- [Work required]
State how many lines of the listing below contain the string "field", treating uppercase and lowercase as different, and give only that number.

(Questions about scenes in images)
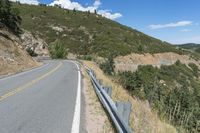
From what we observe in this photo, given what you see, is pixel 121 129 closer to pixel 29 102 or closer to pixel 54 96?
pixel 29 102

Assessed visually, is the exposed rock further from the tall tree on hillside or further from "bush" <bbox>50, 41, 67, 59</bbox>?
the tall tree on hillside

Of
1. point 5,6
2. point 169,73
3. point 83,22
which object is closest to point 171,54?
point 169,73

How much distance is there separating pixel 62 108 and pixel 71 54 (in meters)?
96.7

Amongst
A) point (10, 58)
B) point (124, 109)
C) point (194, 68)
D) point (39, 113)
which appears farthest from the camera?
point (194, 68)

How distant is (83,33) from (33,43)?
42.5 meters

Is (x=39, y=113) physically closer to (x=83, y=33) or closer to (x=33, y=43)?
(x=33, y=43)

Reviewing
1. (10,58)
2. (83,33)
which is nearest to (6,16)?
(10,58)

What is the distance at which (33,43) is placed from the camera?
88.1 meters

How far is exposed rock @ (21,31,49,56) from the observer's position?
8431 cm

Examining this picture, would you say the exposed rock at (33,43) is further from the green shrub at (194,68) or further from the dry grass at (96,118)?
the dry grass at (96,118)

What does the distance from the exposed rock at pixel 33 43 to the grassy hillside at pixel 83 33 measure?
1687 centimetres

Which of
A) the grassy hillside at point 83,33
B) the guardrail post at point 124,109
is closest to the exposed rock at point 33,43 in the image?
the grassy hillside at point 83,33

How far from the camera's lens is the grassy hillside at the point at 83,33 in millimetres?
114944

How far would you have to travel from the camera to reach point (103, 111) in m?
11.2
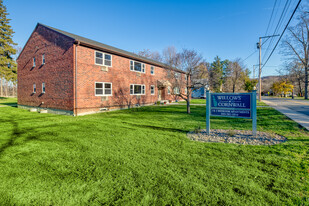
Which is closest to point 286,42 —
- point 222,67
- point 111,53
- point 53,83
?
point 222,67

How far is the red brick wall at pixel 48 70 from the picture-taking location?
40.6 ft

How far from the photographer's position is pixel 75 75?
11.9 meters

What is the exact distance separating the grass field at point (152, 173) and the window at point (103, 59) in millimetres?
9930

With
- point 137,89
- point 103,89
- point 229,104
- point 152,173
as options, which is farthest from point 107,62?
point 152,173

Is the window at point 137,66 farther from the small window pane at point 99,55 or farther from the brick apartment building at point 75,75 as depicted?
the small window pane at point 99,55

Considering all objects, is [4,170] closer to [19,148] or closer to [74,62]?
[19,148]

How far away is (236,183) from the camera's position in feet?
9.48

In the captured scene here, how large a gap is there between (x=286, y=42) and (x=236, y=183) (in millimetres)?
42925

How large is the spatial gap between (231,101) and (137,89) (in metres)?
13.5

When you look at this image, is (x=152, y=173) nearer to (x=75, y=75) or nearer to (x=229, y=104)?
(x=229, y=104)

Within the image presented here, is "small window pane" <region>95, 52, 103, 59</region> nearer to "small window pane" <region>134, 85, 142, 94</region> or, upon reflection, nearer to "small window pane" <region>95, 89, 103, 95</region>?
"small window pane" <region>95, 89, 103, 95</region>

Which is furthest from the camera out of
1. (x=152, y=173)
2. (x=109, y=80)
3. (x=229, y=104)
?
(x=109, y=80)

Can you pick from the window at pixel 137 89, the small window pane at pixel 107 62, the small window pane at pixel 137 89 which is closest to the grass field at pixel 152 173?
the small window pane at pixel 107 62

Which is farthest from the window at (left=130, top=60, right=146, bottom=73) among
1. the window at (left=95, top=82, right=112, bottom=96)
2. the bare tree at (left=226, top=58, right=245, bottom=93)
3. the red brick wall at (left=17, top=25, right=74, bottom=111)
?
the bare tree at (left=226, top=58, right=245, bottom=93)
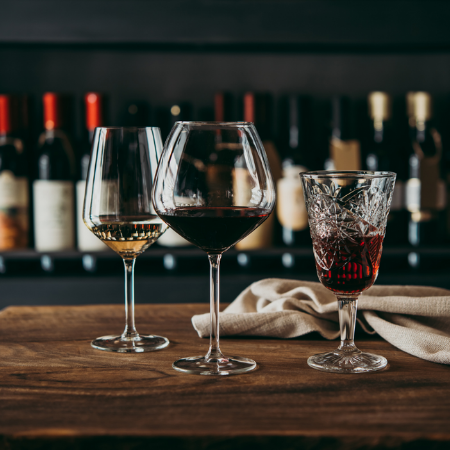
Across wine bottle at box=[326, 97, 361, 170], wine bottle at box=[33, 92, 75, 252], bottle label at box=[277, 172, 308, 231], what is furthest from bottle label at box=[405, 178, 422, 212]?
wine bottle at box=[33, 92, 75, 252]

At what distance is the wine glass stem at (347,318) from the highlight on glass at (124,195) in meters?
0.17

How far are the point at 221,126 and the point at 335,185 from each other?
104 mm

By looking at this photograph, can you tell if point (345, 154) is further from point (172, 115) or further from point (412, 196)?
point (172, 115)

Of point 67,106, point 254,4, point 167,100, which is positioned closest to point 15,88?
point 67,106

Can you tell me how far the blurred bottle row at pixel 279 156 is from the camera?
4.15ft

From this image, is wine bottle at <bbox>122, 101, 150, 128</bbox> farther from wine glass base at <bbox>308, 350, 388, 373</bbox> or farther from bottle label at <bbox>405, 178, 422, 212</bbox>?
wine glass base at <bbox>308, 350, 388, 373</bbox>

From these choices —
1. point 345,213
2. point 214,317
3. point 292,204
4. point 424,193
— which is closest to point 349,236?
point 345,213

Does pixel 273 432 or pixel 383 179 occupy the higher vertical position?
pixel 383 179

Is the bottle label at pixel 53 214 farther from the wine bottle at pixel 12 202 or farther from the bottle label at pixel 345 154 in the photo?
the bottle label at pixel 345 154

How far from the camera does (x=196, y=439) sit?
1.13ft

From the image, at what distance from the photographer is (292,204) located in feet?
4.25

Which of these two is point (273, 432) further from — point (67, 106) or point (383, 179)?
point (67, 106)

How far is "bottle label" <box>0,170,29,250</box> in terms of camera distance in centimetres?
126

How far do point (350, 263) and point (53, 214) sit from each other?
0.87m
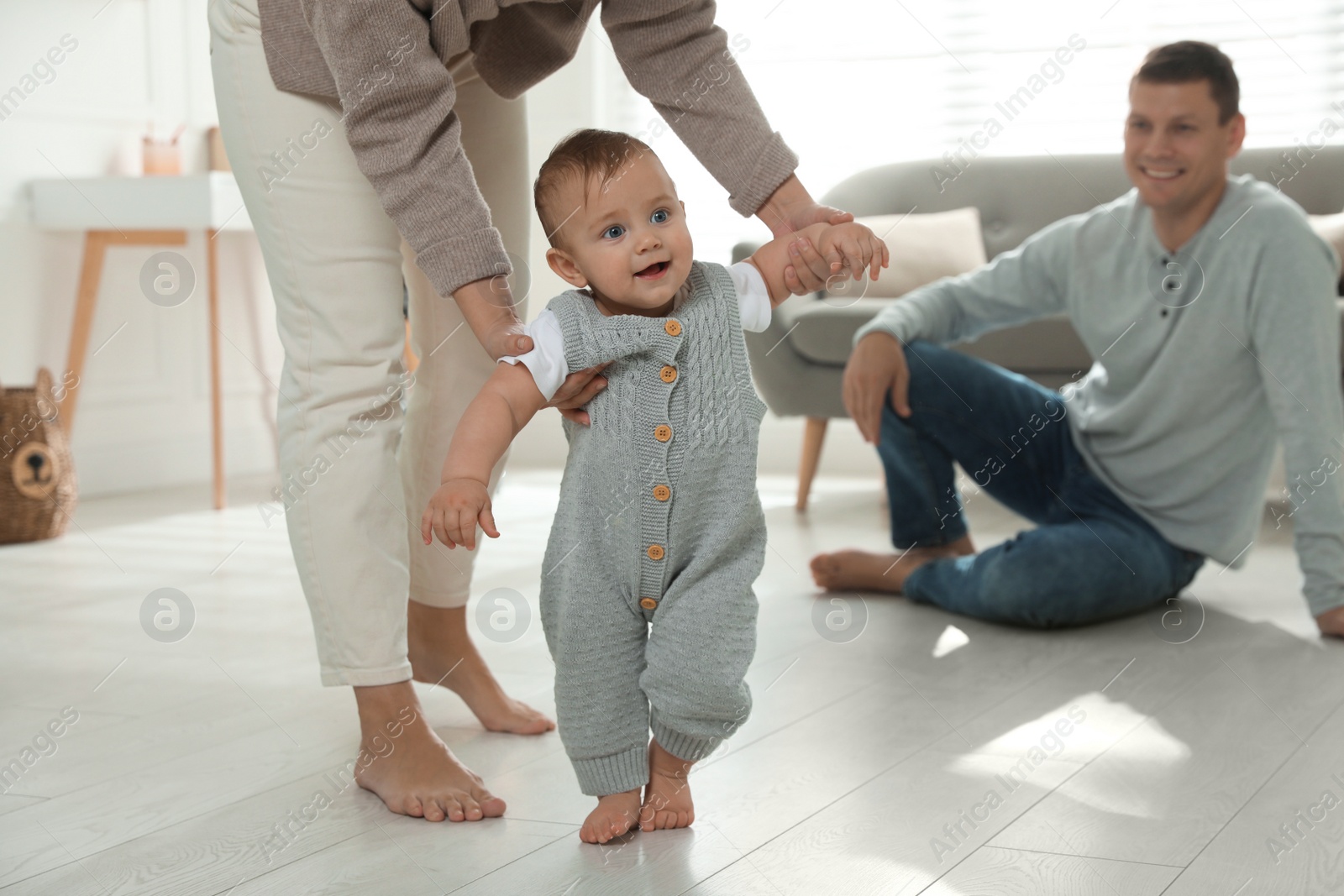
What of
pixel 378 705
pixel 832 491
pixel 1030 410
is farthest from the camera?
pixel 832 491

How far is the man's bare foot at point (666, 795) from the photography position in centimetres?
104

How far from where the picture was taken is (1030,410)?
1909mm

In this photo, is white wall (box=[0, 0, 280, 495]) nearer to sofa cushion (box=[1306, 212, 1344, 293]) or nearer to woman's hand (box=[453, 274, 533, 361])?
woman's hand (box=[453, 274, 533, 361])

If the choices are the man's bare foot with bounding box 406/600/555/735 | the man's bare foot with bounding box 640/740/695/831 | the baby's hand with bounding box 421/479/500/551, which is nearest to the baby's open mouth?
the baby's hand with bounding box 421/479/500/551

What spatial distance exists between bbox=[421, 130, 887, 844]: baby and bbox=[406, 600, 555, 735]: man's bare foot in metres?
0.29

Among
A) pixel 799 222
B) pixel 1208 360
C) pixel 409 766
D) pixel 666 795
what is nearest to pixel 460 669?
pixel 409 766

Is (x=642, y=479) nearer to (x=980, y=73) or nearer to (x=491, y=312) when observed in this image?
(x=491, y=312)

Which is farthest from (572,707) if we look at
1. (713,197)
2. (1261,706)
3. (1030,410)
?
(713,197)

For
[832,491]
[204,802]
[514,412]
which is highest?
[514,412]

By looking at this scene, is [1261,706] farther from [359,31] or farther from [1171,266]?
[359,31]

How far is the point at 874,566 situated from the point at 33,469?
1653 mm

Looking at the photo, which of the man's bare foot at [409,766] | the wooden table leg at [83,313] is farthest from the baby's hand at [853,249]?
the wooden table leg at [83,313]

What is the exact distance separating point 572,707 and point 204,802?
13.8 inches

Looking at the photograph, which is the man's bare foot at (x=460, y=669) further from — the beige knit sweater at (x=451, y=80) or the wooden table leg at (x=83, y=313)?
the wooden table leg at (x=83, y=313)
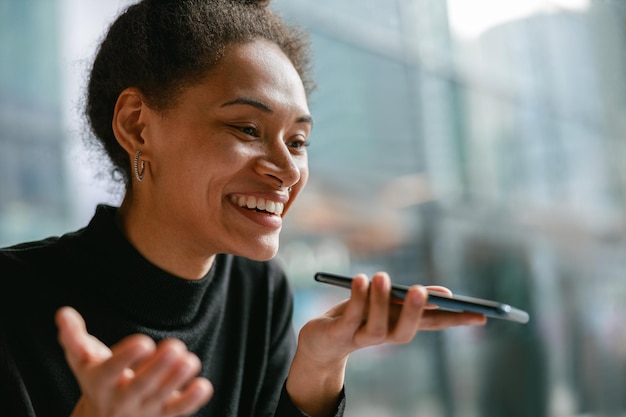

- [Response to the exercise]
2